ArmDescriptionAssigned Intervention
Experimental
Atomoxetine and Oxybutynin 		Participants will take Atomoxetine and Oxybutynin nightly for one month. Half doses will be given on the first three nights.
  • Drug: Atomoxetine
    Atomoxetine 80 mg, per mouth, before bed
    Other names:
    • Strattera
  • Drug: Oxybutynin
    Oxybutynin 5 mg, per mouth, before bed
    Other names:
    • Ditropan
Placebo Comparator
Placebo 		Participants will take Placebos nightly for one month. Half doses will be given on the first three nights.
  • Drug: Placebo
    Placebo, per mouth, before bed

Recruiting Locations

Brigham and Women's Hospital
Boston, Massachusetts 02115
Contact:
Lauren Hess
617-732-8976
lhess1@bwh.harvard.edu

More Details

Status
Recruiting
Sponsor
Brigham and Women's Hospital

Study Contact

Scott A Sands, PhD
6172780911
sasands@bwh.harvard.edu

Detailed Description

Aim 1 - Effect of AtoOxy on sleep apnea severity.
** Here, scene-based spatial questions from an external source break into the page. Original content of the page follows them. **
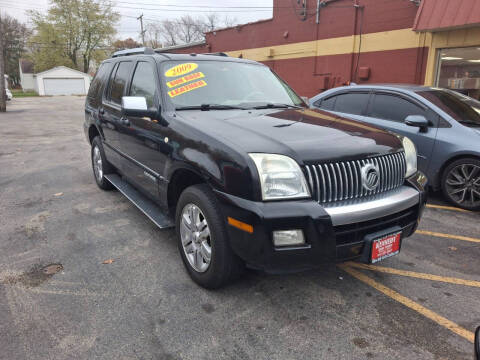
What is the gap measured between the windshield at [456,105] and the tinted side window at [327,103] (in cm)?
144

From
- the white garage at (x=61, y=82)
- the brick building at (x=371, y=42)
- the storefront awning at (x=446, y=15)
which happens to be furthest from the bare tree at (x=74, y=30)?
the storefront awning at (x=446, y=15)

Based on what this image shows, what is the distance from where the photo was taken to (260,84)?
4074 mm

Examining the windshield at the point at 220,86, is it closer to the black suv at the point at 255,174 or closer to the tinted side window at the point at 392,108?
the black suv at the point at 255,174

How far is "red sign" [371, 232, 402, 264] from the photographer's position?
2.57 meters

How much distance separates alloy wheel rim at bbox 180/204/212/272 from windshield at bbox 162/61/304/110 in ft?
3.45

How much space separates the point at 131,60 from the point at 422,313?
12.9 ft

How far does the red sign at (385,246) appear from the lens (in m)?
2.57

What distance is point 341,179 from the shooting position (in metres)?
2.55

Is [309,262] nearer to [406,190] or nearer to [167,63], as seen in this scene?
[406,190]

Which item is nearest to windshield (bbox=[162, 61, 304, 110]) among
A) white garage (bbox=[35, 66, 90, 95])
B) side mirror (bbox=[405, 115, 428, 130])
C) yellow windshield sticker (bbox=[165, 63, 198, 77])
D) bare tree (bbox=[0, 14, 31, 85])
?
yellow windshield sticker (bbox=[165, 63, 198, 77])

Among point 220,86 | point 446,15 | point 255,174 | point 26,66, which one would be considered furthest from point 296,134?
point 26,66

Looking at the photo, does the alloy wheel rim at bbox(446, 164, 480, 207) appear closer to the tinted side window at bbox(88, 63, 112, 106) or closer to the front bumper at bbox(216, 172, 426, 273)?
the front bumper at bbox(216, 172, 426, 273)

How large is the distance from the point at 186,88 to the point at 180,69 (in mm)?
269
In a randomized controlled double-blind crossover study, 48 patients with moderate-to-severe OSA will take atomoxetine-plus-oxybutynin ("AtoOxy") versus placebo nightly for 1 month, with a 2-week washout in between. The investigators will test the hypothesis that AtoOxy reduces the Apnea-hypopnea index (primary outcome measure), and improves the following secondary outcomes: - Nocturnal oxygenation, per "hypoxic burden of sleep apnea" - Frequency of arousals from sleep (Arousal index) - Self-reported sleepiness (Epworth Sleepiness Scale) - Disease-specific quality of life (Functional Outcomes of Sleep Questionnaire, Short Form). - Disease-specific quality of life (Sleep Apnea Quality of Life Index, Short Form) Additional pre-specified exploratory outcome measures will be assessed, including Visual Analog Scales (Sleep Quality, Treatment Satisfaction) and additional polysomnographic measures of sleep (Stage 1 sleep, %total sleep time). Adherence and adverse events will also be carefully monitored to assess repeated-dose tolerance of the intervention. Aim 2 - Determine which patient phenotypes respond best to AtoOxy. Patients will also take part in an additional night before initiating study medication to measure the key mechanisms causing OSA. The investigators will prospectively test the hypothesis that greater pharyngeal collapsibility determines a reduced response to therapy. They will also separately test the hypotheses that a reduced muscle responsiveness, reduced baseline muscle activation, a higher arousal threshold, and a lower loop gain will facilitate a greater response to therapy.